# Yard Sign Catchbox



## Performance Catapults (Feb 3, 2010)

Made entirely from yard signs. The material is corrugated plastic, and it's held together with scotch clear packing tape. Very easy to make, takes 5 signs.


----------



## treefork (Feb 1, 2010)

Its waterproof!


----------



## Performance Catapults (Feb 3, 2010)

treefork said:


> Its waterproof!


Right on...


----------



## orcrender (Sep 11, 2010)

A good use for those signs at last.


----------



## philly (Jun 13, 2010)

Cool Jim, recycling at it's best. See you at the tourny.
Philly


----------



## Charles (Aug 26, 2010)

Great use of scrap material.

Cheers ..... Charles


----------



## Karok01 (Jan 26, 2012)

Wow! Makes me wanna go gank all the political signs we have around here. Some yards have several.......I never would as it could get my butt arrested, but it makes me want to...


----------



## Performance Catapults (Feb 3, 2010)

- Just lay four signs down side by side, in a row.
- Run a full length piece of tape down each seam, where the signs butt up to one another. You'll be taping three seams.
- One complete, fold up into a rectangular box, so that the taped seams are on the inside. 
- Now tape the seam where the two end pieces came together.
- Tape the outer seams.
- Take the fifth sign, and cut it to fit the rear of the catchbox.
Tape the outer seams, then the inner seams.
- Use what's left to make the catch lip on the front. Tape the outer, and inner seams.
- Now run a dowel rod, or some type of wire for your backstop cloth. You can punch a smaller hole than the diameter of rod you intend to use. The material will stretch, and hold the hanger securely.
- You can even tape another sign to the top of the opening, making a rain door. Simply hold the other sign against the front of the box, with the seam meeting the seam at the top. Tape the seam with the door hanging down, then fold it back when in use.


----------



## XxDollarBillxX (Apr 28, 2011)

What a great Idea.... Nice Share


----------



## NaturalFork (Jan 21, 2010)

That is awesome! I love it.


----------



## treefork (Feb 1, 2010)

Ever since this was posted yard signs in my neighborhood have come up missing. Weird.


----------



## Rayshot (Feb 1, 2010)

Didn't see this post. Good suggestion Jim.

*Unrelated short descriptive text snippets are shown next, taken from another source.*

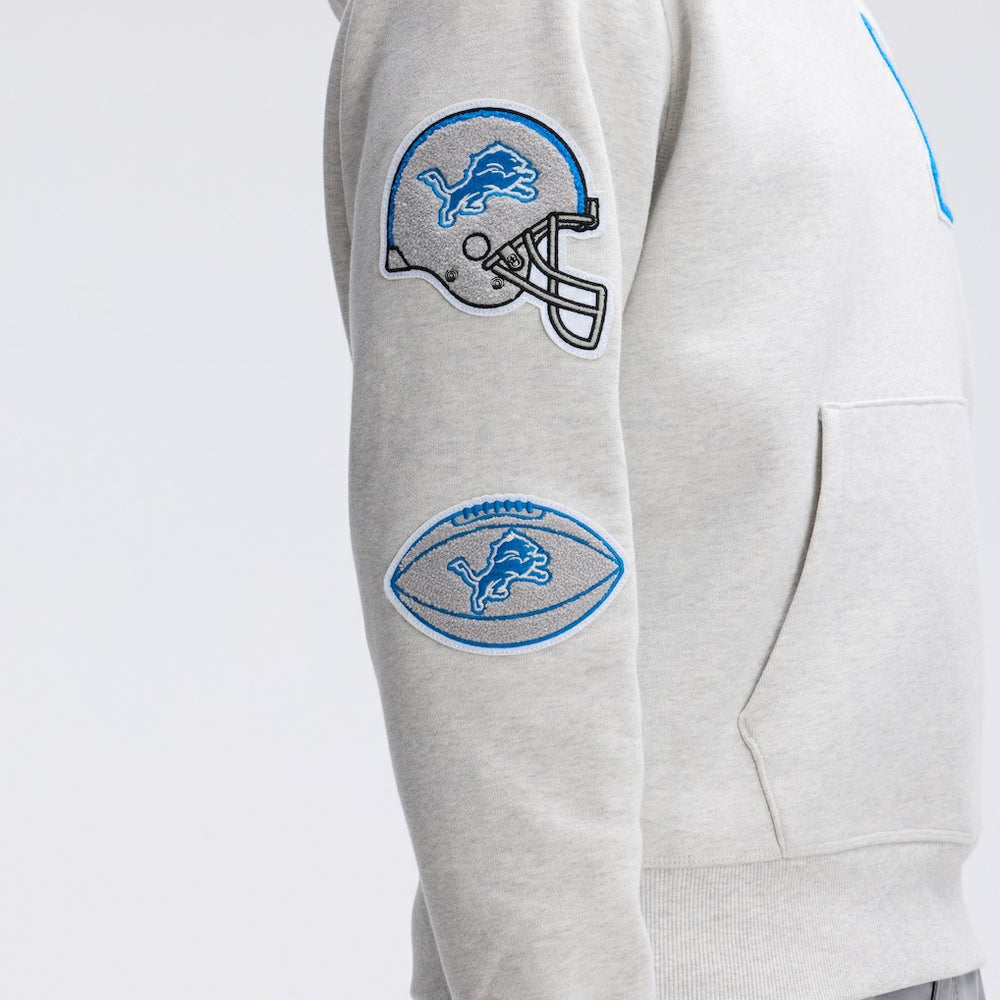 IconicFleece Letterman Hoodie - Detroit Lions Hoodies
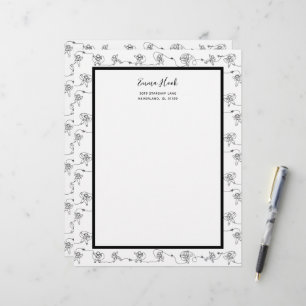 Papel Timbrado Astronauta Letterhead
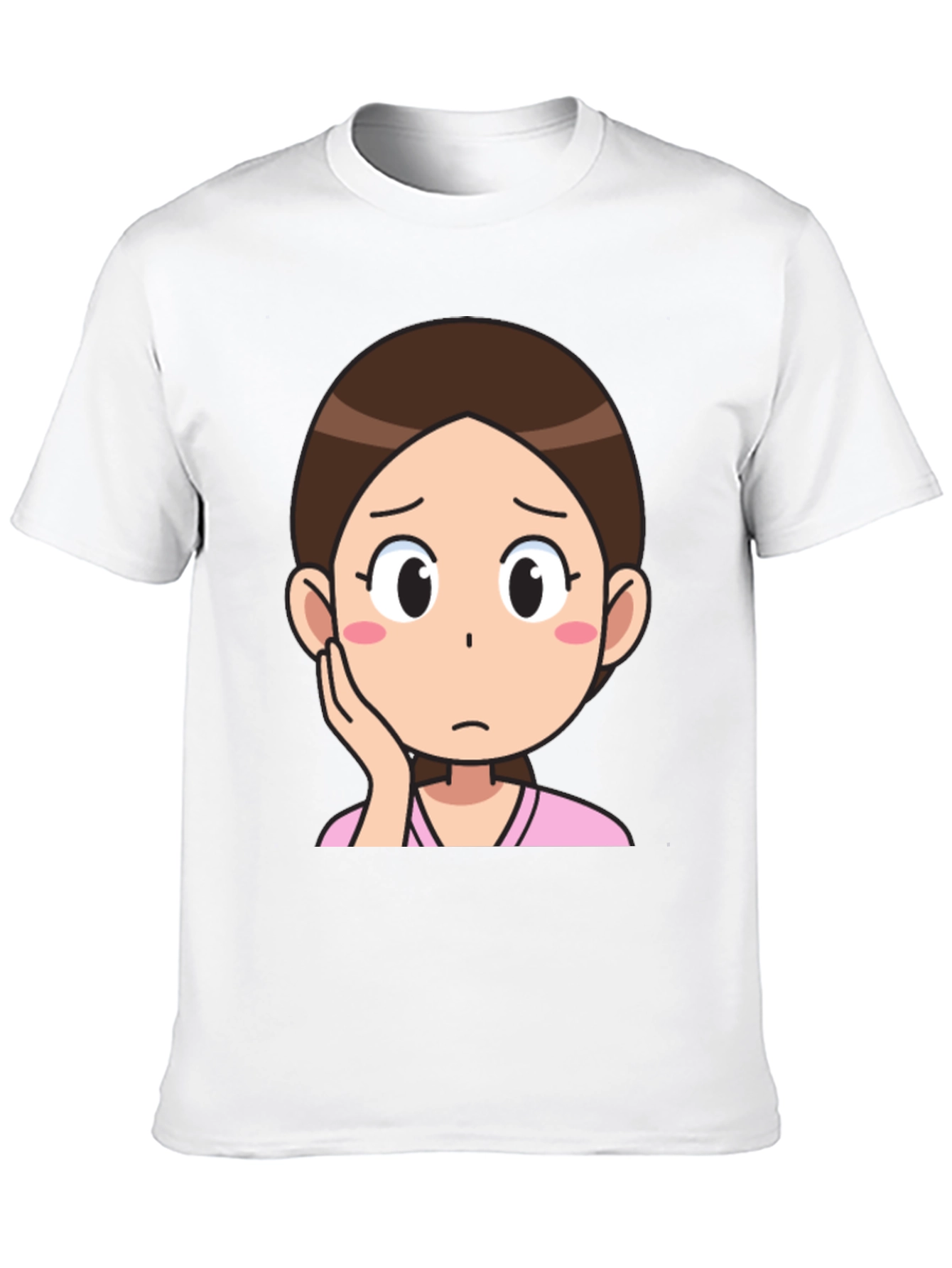 Cartoon Girl Graphic T-Shirt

1) Great idea. I like that it is water proof. That it is light. Quick and easy.

Though I don't think the people who are now missing the signs are too happy. Kidding.

I tore apart a couple of card board boxes similar to this idea from all of my errant shots when a newbie. It would last much longer now.


----------



## Performance Catapults (Feb 3, 2010)

Rayshot said:


> Didn't see this post. Good suggestion Jim.
> 
> 1) Great idea. I like that it is water proof. That it is light. Quick and easy.
> 
> ...


I am fortunate to have a stockpile of these signs from my wife's work. I'm sure if you do some research locally, obtaining a few of these might not be too difficult. Maybe contact your city or county offices, and ask them if they have any they wish to discard. Maybe try asking if you can have their permission to clean up that eye sore of an intersection...free of charge


----------



## Kipken (Feb 6, 2012)

Karok01 said:


> Wow! Makes me wanna go gank all the political signs we have around here. Some yards have several.......I never would as it could get my butt arrested, but it makes me want to...


I was thinking the same thing... political signs everywhere, maybe I'll snag some after may 8th, our election day.


----------



## Jaxter (Jan 23, 2012)

where would you get the signs?


----------



## Jim Williams (Jul 6, 2011)

Fantastic idea, it's strong, light weight and waterproof too! Great stuff!


----------



## Hrawk (Oct 25, 2010)

Jaxter said:


> where would you get the signs?


Out the front of houses for sale or in the bin of ones that have just been sold.


----------